The application in question is my first foray into the rust language and a very simple, CRUD-style web application. It consists of:
- a page with list of entries in a database, sorted by fixed criteria, for now
- a single JSON API endpoint to retrieve that same list, with optional filters
- a form to add an entry to the list
- a nearly static about page
- two tasks started via cron jobs, one running every few minutes and the other once a day

The rocket framework appealed to me because it offered a similar semantic to flask for python. It comes with several options for templating and state (aka database) integrations. I had picked tera templates, as they are near identical to jinja2 templates that are used all over python application (i.e. in pelican, ansible, flask, ...) and diesel for accessing an sqlite database. The rocket framework was already at version 0.4 when I started out with the project in 2020. It used a synchronous version of hyper, a low-level HTTP library to provide a multi-threaded HTTP server. It lets you compile the entire application into a single statically linked binary, excellent to run in a small "FROM scratch" container image.

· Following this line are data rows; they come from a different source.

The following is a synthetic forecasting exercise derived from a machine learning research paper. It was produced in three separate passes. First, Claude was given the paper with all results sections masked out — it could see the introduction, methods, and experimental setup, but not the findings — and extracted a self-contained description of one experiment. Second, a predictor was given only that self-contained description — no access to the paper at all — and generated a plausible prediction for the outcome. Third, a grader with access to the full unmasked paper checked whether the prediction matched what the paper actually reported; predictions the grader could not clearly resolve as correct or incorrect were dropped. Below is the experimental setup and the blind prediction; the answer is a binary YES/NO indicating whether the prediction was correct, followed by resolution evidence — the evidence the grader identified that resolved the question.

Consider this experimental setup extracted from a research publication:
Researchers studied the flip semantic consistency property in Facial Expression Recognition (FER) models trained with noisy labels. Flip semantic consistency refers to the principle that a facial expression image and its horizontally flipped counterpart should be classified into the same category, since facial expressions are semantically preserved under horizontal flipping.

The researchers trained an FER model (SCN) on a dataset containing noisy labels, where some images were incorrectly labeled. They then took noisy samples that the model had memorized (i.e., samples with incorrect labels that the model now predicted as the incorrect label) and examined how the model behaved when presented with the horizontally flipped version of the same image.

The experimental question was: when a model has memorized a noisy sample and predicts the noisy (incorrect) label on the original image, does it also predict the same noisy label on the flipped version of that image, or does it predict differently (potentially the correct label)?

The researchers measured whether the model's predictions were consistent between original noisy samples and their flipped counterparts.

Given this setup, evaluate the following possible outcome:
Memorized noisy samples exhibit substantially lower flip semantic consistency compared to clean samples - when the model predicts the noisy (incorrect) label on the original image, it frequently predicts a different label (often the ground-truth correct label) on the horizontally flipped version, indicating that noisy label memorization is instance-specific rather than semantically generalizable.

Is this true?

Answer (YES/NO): YES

In June 2021, the rocket 0.5 release candidate got published, and over the quieter days end of 2021 / beginning of 2022, I dug into upgrading the app. Let's start with the best bits about this process and the end result:
- I didn't need to do any changes to the templates, the CSS, the database structures or queries. The rocket routing mechanism worked the same way as before.
- rocket 0.5 is now compiling on a stable rust compiler, where 0.4 required the use of the nightly compiler (meaning it used some unstable language features). It got rewritten to use asynchronous functions, which allows it to use the latest hyper library which leverages that mechanism on top of a multi-threaded runtime provided by tokio, an implementation of the green threads concept in Rust.

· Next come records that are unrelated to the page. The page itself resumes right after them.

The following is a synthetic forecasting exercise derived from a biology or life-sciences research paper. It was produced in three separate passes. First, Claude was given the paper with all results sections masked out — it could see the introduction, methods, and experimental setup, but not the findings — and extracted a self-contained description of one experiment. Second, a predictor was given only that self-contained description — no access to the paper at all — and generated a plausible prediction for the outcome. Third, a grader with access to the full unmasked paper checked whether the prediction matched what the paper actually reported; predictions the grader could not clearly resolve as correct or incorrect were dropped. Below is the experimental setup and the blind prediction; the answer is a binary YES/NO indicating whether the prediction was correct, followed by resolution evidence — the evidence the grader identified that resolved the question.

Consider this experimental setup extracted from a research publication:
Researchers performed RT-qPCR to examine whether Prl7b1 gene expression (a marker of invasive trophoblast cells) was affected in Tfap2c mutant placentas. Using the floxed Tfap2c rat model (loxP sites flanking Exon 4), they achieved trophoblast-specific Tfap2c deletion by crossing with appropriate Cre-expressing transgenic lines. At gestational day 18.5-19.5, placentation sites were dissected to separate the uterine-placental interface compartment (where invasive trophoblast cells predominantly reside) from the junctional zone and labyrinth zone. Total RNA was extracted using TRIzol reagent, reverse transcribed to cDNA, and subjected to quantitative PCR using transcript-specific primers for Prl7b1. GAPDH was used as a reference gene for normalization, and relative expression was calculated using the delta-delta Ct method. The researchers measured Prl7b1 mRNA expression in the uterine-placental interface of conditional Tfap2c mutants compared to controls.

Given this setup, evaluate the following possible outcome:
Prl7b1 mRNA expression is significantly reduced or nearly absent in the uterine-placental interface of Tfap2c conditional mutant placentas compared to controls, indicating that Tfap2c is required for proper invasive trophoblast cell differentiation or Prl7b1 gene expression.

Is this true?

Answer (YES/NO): YES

For this particular application, the average latency was reduced from 67ms to 60ms (as monitored by a zabbix proxy running an a host attached to the same subnet) and the daily cronjob duration got reduced from 52s, using multi-threading, to 22s, using async and the tokio runtime (the earliest, fully linear, implementation of that task took 20 minutes).

While I am happy with these clear improvements, they did come at some cost:
- In the end I spent about 7 workdays on this upgrade, spread over 2 weekends and several evenings - git tells me that this consisted of 6188 additions and 4231 deletions, including all the license changes.
- The switch to async/await in both rocket and hyper required that many formerly synchronous functions had to be made async as well, as they now needed to call async functions themselves. Rust would offer you the block_on construct to call async functions from sync ones, but that conflicts with the tokio runtime and causes it to fail. The same is true for spawning threads, which I had done extensively in parts of the code that run multiple HTTP(S) requests in parallel. Using tokio to let the async calls be handled automatically did pay off and is indeed faster then my manual optimizations, but the rewrite into async required pretty big code changes.
- The newer hyper version lost some features I had been relying on, like shorter connection timeouts (I replaced these with a timeout wrapper on the returned future and an ugly workaround to return an error) and IDN domain names (I now use the URL parser from servo, developed for Firefox).
- The unit tests also needed to be made async aware and tokio provides a dedicated macro for wrapping tests. Unfortunately I had to give up on one unit test that I just couldn't get to work under a tokio runtime, while the error couldn't be reproduced on the running service, either manually or scripted. It seems the tokio runtime acts differently when in a unit test, where it keeps telling me it can't launch a runtime from within a runtime. The stack traces seem to go remain outside any of my code, so doesn't even seem to enter any part of the unit test itself.
- Due to all these new and upgraded libraries the statically linked binary ended up growing (after stripping and upx-ing) from 2.16 MiB to 2.83 MiB. Sure, compared to a full PHP- or Python-stack it is still at least an order of magnitude smaller, but it's also an increase of 1/3.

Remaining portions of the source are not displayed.